Et, saluant les trois amis d’un geste de chorégraphie de barrière, la blanchisseuse disparut.

— Maintenant, demanda Manouret à Justin, c’est prêt là-bas ?

— Tout à fait prêt.

— On n’entendra rien du dehors ?

— Rien, la maison est au milieu d’un jardin entourée de murs.

— Même s’il criait ?

— Même s’il criait. La propriété la plus voisine est éloignée de trois cents mètres au moins.

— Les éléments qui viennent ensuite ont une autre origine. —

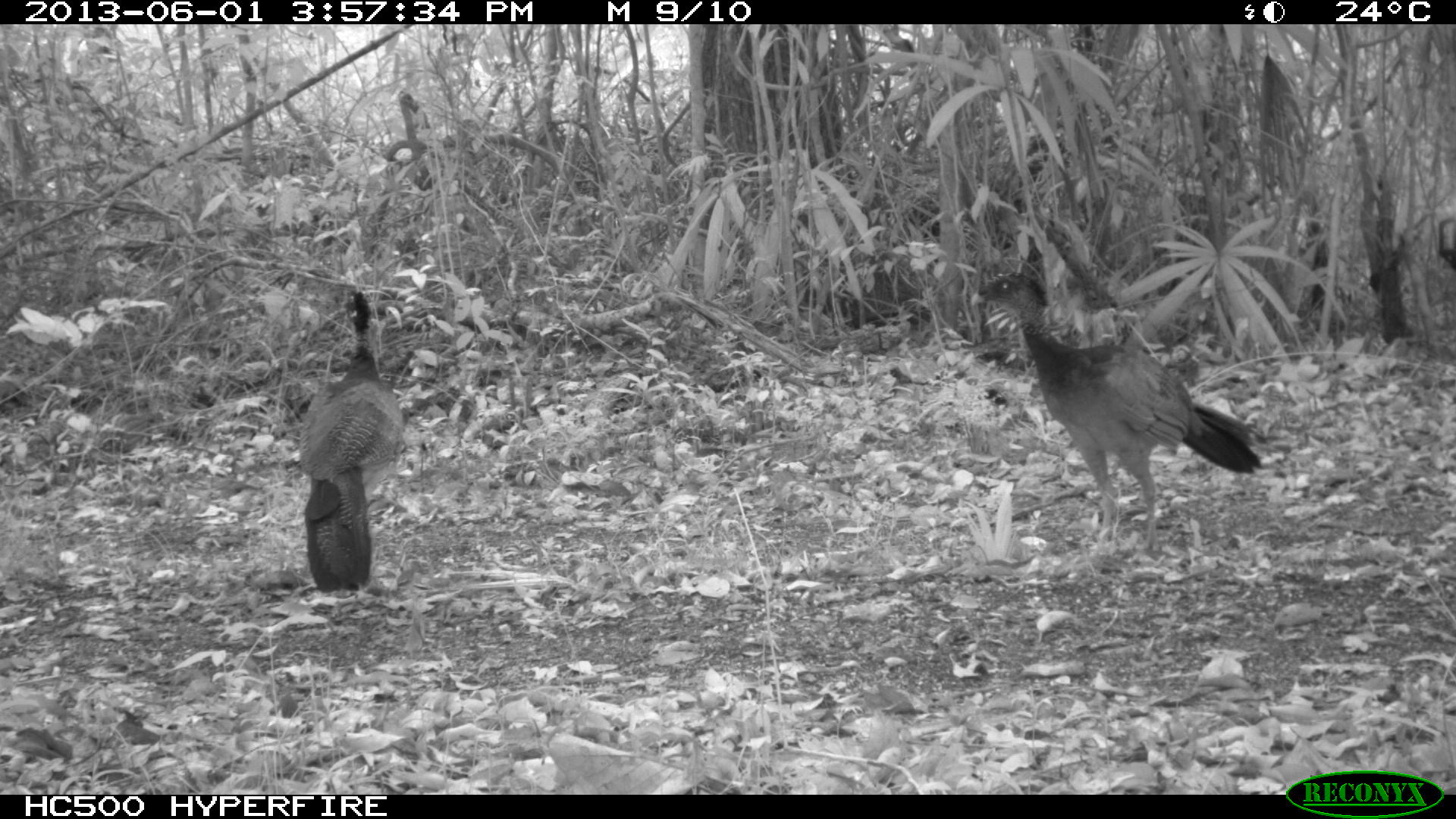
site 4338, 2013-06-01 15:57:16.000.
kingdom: Animalia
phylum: Chordata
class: Aves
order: Galliformes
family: Cracidae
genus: Crax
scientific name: Crax rubra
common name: great curassow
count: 3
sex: female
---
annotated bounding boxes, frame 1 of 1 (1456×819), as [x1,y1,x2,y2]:
crax rubra: [967,269,1262,553]; [296,287,409,594]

Avec ça que je le laisserais chanter, ce vilain oiseau, gronda Pierre, que le départ de Clarisse avait mis de mauvaise humeur.

— Tout beau ! monsieur Méral, observa Manouret ; vous connaissez la consigne : de l’énergie, mais de la douceur ! Ainsi, de la persuasion d’abord ; de la violence même, si c’est nécessaire ; mais pas de brutalités inutiles !

— C’est bien, on le traitera comme une demoiselle.

— Alors, puisque tout est bien convenu, je vote pour une retraite immédiate ; la veille d’une bataille, il faut prendre des forces. Nous irons, Justin et moi, à Nogent par la gare de Strasbourg, et toi, Pierre, par celle de Vincennes. Nous nous retrouverons sur le chemin, le long de la Marne. Si tu arrives le premier, tu nous attendras en rêvant à tes amours.

— C’est entendu, répondit le monstre ; j’adore me promener le soir sur le bord de l’eau.

— Ça te rappelle tes belles nuits là-bas, là-bas, lorsque tu étais employé au service de l’État.

Il parait que ce n’était pas là un des souvenirs les plus doux de Pierre, car il fit la grimace, mais il n’en serra pas moins la main de Claude, ainsi que celle de Justin, en se séparant d’eux, quelques instants après, sur le boulevard de Clichy.